### Records for this task

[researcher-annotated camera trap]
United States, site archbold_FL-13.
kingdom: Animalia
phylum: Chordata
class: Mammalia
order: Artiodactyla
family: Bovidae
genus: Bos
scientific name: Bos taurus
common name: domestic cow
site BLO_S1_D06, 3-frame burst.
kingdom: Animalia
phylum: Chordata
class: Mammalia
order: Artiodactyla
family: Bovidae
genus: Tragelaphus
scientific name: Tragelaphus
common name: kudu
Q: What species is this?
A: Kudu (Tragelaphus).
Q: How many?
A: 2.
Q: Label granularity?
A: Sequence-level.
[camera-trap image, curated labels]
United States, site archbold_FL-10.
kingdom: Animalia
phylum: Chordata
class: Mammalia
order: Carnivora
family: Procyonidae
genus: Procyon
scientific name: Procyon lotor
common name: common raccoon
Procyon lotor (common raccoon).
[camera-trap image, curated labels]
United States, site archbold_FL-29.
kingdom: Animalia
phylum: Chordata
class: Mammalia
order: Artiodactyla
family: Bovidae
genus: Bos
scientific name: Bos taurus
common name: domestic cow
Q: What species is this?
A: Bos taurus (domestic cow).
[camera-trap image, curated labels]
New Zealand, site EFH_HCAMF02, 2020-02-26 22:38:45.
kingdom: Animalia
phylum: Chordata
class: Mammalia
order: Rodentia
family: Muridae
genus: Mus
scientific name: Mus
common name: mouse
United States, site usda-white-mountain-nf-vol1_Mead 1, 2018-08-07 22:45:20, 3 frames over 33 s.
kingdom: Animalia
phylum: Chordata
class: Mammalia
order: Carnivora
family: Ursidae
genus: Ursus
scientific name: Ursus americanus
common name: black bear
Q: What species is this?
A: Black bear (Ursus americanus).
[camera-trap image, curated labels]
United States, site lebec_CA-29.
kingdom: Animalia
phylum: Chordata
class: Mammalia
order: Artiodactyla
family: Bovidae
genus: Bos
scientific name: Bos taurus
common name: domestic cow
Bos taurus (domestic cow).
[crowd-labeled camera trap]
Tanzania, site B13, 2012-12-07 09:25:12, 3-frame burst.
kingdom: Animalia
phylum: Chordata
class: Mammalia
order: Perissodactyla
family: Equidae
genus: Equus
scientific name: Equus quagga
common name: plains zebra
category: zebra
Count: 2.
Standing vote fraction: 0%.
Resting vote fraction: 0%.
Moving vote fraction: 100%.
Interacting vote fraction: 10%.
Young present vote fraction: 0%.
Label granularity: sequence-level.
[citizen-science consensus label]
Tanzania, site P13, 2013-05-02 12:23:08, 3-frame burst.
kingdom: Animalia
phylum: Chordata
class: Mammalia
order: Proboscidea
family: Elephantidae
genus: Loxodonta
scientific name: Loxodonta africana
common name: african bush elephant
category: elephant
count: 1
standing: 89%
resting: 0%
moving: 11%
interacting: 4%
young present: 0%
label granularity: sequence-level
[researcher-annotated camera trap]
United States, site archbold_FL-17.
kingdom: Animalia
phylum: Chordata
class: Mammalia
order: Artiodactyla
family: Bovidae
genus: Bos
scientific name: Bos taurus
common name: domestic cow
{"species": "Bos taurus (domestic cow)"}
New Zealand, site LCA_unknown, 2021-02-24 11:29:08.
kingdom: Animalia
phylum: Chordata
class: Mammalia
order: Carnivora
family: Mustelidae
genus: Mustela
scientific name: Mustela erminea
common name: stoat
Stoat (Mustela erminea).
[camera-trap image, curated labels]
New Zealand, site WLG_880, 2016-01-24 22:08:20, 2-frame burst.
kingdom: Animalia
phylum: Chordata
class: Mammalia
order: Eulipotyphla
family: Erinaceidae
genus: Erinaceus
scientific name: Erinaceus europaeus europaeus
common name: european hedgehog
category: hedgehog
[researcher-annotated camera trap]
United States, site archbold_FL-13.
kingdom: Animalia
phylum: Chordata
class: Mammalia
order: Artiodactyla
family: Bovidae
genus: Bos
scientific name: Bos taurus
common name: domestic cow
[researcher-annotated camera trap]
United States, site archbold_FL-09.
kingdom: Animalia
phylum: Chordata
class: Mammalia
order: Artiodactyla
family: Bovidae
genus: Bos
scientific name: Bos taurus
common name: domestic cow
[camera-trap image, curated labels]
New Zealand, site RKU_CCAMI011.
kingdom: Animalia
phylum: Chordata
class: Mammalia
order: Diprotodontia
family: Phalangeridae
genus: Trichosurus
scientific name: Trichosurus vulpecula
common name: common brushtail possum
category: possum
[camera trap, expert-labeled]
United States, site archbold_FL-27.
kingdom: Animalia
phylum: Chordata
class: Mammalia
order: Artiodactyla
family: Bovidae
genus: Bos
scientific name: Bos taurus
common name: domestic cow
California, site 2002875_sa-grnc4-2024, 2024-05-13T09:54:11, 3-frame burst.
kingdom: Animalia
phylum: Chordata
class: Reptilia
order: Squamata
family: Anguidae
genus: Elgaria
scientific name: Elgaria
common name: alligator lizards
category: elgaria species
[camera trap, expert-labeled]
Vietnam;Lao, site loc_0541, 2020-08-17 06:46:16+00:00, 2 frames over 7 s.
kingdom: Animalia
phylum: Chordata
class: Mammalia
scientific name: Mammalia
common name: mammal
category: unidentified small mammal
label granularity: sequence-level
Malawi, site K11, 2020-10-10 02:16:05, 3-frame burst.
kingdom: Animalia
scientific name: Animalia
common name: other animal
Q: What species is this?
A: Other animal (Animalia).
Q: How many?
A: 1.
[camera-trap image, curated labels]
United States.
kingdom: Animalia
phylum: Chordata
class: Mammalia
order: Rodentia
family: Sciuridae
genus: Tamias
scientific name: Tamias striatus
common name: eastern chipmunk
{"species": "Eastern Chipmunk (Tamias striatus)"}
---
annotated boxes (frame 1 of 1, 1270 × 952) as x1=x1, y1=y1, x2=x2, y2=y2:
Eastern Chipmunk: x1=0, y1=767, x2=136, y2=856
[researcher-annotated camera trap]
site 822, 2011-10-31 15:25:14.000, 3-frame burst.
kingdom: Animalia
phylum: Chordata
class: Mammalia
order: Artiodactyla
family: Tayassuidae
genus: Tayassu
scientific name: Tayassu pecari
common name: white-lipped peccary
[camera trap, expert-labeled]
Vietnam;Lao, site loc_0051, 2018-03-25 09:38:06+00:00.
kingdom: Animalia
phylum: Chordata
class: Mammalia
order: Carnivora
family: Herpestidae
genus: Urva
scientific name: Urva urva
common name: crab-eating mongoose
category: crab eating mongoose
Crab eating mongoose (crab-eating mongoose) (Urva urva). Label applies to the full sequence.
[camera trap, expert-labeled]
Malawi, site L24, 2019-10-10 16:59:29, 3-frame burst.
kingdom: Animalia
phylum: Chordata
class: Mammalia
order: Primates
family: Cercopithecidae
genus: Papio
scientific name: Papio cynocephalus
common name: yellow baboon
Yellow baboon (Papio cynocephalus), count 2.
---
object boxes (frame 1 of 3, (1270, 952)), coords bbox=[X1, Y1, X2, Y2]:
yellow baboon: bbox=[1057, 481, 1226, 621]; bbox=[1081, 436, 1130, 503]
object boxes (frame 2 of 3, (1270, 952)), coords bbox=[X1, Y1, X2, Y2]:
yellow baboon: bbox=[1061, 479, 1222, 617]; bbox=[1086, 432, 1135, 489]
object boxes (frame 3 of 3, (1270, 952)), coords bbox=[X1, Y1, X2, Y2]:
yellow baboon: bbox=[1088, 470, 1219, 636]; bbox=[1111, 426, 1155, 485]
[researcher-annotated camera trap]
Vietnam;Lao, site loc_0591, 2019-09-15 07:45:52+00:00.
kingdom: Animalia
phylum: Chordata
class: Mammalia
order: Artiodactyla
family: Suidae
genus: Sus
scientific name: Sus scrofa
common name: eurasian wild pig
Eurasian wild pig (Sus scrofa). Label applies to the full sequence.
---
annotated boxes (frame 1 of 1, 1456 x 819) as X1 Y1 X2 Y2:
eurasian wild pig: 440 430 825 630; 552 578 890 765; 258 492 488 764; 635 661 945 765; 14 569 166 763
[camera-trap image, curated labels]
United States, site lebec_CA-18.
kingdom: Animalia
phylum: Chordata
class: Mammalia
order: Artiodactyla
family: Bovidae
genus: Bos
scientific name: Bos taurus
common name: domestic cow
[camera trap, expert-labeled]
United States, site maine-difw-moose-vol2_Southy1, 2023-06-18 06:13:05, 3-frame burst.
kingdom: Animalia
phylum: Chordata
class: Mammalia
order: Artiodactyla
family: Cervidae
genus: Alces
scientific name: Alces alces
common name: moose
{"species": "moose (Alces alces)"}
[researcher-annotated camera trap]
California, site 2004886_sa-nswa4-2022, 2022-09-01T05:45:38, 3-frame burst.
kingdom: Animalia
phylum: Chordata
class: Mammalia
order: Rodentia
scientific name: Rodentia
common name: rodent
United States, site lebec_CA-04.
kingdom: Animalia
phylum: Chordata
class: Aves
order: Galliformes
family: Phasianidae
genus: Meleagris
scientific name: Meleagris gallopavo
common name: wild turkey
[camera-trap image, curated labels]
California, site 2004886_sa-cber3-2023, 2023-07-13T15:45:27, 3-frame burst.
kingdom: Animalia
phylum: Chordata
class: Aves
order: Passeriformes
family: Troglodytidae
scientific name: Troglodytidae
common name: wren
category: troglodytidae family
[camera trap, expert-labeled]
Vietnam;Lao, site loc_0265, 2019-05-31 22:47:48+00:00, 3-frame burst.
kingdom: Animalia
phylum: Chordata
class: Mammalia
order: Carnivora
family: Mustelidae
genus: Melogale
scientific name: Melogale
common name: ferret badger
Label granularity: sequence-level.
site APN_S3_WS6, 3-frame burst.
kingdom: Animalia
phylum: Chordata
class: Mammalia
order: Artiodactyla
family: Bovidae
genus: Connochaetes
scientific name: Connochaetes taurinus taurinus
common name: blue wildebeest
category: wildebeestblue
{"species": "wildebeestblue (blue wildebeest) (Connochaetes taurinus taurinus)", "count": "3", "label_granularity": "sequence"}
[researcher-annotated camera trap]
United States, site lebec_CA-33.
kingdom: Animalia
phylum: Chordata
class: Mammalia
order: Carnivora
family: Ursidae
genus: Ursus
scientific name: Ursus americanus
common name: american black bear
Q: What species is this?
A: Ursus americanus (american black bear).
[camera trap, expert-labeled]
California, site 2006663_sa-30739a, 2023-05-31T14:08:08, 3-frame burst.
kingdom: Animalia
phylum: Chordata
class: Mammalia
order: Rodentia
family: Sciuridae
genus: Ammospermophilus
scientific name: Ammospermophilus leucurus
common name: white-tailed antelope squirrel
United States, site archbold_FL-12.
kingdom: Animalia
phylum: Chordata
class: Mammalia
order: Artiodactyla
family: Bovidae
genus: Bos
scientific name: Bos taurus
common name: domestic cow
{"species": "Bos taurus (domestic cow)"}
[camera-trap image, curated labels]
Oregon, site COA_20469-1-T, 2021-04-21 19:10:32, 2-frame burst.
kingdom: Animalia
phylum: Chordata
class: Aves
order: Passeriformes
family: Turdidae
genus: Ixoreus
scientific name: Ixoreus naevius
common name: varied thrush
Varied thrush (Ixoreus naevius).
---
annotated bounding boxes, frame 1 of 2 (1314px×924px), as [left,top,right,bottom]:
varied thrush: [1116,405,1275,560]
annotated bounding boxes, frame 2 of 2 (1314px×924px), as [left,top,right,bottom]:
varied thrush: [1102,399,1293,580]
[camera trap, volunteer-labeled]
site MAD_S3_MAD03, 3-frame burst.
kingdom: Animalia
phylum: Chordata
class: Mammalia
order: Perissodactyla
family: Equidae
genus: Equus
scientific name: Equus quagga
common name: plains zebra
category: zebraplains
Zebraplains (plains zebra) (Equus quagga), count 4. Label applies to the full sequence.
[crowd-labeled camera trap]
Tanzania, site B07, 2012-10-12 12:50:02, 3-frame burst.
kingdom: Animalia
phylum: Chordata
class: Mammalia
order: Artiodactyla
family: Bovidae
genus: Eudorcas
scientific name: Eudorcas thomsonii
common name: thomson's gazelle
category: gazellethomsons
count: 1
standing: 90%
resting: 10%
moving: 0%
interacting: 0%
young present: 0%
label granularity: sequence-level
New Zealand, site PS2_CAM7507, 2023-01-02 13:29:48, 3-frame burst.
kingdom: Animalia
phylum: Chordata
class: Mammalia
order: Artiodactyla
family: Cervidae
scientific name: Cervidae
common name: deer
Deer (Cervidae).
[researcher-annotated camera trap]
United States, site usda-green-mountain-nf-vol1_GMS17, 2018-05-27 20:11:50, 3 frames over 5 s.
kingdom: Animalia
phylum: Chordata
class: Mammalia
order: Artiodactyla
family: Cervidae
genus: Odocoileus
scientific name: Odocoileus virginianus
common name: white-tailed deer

######

• [Instructions to follow] Of the lines above, extract only those from the line with "resting: 10%" to the line with "frames over 5 s.", both included, exactly as written.

• [Solution for this problem]
resting: 10%
moving: 0%
interacting: 0%
young present: 0%
label granularity: sequence-level
New Zealand, site PS2_CAM7507, 2023-01-02 13:29:48, 3-frame burst.
kingdom: Animalia
phylum: Chordata
class: Mammalia
order: Artiodactyla
family: Cervidae
scientific name: Cervidae
common name: deer
Deer (Cervidae).
[researcher-annotated camera trap]
United States, site usda-green-mountain-nf-vol1_GMS17, 2018-05-27 20:11:50, 3 frames over 5 s.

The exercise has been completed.